Delineating the Specificity of Cannabinoid Effects by Investigating Cannabinoid Receptor-1 Trafficking and Signaling

Abstract

Pharmaceuticals target specific proteins within the body to produce desired therapeutic outcomes, and the G-protein-coupled receptor (GPCR) family represents the most common type of pharmaceutical target. Traditional models of GPCR function suggest that receptors are only active at the cell surface, however, multiple GPCRs have demonstrated activation at both surface and intracellular locations. This illuminates the possibility of GPCR spatial signaling, whereby a single GPCR can exhibit differential signaling outcomes based on its cellular localization. Therefore, GPCR trafficking could be targeted as a new pharmacological approach for modulating GPCR activity. In this thesis, I investigate cannabinoid receptor-1 (CB1) trafficking to determine how it may influence the specificity of cannabinoid-mediated effects.
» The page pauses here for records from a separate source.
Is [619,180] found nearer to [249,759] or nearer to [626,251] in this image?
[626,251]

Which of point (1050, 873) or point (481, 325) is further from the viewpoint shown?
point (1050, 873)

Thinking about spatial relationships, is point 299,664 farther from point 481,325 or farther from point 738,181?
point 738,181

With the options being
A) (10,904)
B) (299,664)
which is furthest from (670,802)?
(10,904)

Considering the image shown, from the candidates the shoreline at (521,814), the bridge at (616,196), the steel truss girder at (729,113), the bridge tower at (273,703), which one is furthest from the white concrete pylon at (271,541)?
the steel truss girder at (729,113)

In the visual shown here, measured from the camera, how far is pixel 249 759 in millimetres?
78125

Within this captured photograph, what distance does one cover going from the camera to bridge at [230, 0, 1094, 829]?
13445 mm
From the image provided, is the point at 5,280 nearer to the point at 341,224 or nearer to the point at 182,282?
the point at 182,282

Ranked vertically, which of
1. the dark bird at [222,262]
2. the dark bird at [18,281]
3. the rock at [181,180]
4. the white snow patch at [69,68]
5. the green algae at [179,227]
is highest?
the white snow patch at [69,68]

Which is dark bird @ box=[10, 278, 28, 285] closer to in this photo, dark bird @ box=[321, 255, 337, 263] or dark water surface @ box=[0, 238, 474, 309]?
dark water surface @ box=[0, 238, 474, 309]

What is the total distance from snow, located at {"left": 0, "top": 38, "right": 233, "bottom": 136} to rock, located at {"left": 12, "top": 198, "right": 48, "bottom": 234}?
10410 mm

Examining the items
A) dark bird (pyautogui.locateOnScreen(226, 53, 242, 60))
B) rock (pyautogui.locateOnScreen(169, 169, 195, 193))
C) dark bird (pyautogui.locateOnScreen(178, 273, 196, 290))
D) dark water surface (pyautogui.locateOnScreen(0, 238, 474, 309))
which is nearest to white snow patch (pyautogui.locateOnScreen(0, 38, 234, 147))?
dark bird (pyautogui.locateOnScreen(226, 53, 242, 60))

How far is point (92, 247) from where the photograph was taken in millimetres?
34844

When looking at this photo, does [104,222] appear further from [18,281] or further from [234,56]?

CB1 is a Gi-coupled GPCR that is widely expressed throughout the central nervous system (CNS). At both excitatory and inhibitory presynaptic terminals, CB1’s Gi-coupling reduces intracellular calcium concentrations in presynaptic neurons, and this regulates synaptic release of neurotransmitters. It is suggested that CB1’s unique physiological function underlies its broad therapeutic potential for treating neurological disorders. However, the underlying trafficking mechanisms of CB1’s axonal polarization remain unknown. It is well established that CB1 trafficking exhibits a high degree of constitutive recycling, yet CB1 does not recycle after agonist stimulation. Chapter 2 identifies biosynthetic trafficking as a key regulator of CB1 surface expression. Specifically, 2AG, an endogenous cannabinoid, upregulates biosynthetic trafficking of CB1 to the cell surface. This highlights a recycling-independent mechanism by which cells are resensitized to cannabinoids after acute agonist stimulation.

Cannabinoid agonists produce many similar effects in vitro and in vivo, but there are some effects are not entirely mediated by CB1. Chapter 3 characterizes novel biological effects of WIN 55,212-2 (WIN), a synthetic cannabinoid that has been used to investigate the endocannabinoid system, extensively. This chapter demonstrates that WIN disrupts the Golgi apparatus and microtubules in cultured cells, independent of CB1. This observation signifies a need for re- interpretation of previous WIN-based studies, particularly those that have speculated the functions of CB1 and the endocannabinoid system.

Overall, the work presented in this thesis highlights GPCR trafficking as crucial element of pharmacology research. Specifically, investigating CB1 trafficking helped establish a cellular mechanism by which CB1 activity is regulated within the CNS. Additionally, investigating how cannabinoids differentially regulate CB1 trafficking provided significant insight into the use of WIN as a pharmacological tool for studying the endocannabinoid system.